A feature of this month’s annual meeting of the Smoke-Free Alternatives Trade Association (SFATA) was a videotaped interview with Mitch Zeller, the director of the FDA Center for Tobacco Products. Following the video, I participated in a panel discussion of Zeller’s statements about e-cigarettes.
Mr. Zeller clearly implied that there was no population-level evidence that smokers had quit with e-cigarettes. He said that the FDA is “absolutely aware of the anecdotal reports about individuals using e-cigarettes to help them quit, but we can’t make population-level policy on the basis of anecdotal reports…FDA is required to use a population health standard.”
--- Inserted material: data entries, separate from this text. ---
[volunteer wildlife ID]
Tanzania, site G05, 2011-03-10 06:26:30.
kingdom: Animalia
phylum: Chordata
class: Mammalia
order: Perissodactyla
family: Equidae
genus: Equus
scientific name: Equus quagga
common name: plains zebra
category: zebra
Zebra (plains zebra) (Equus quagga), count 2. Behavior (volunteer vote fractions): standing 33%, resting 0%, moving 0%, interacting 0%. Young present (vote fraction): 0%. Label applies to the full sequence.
The FDA should also be required to acknowledge population evidence generated by federal surveys. I informed the SFATA audience that the CDC has 2015 National Health Interview Survey data documenting that 2.5 million former smokers were current users of vapor products (that is, they were vaping every day or some days). Given that CDC and FDA investigators work closely on the NHIS survey, it is inconceivable that the FDA doesn’t know this fact. These 2.5 million former smokers are more than anecdotes. They constitute population-level evidence.
Also noteworthy: In May the CDC published smoking statistics from the 2015 NHIS (here), but it just produced information on e-cigarettes today (here). Unsurprisingly, the CDC feigned alarm that 58.8% of vapors were current smokers (here) while ignoring the 2.5 million anecdotes. In fact, my July 16 blog (here) remains the sole source for this information.
I have previously documented that the CDC has withheld information about the relative safety of smokeless tobacco (here and here). This egregious behavior continues to deny important health information to smokers, dippers and chewers. The FDA’s refusal to acknowledge population data on e-cigarettes facilitates its effort to impose industry-killing regulations on the vapor market.
The chief federal regulator of tobacco products should acknowledge government survey data showing that e-cigarettes have helped as many as 2.5 million Americans quit smoking and/or stay smoke-free.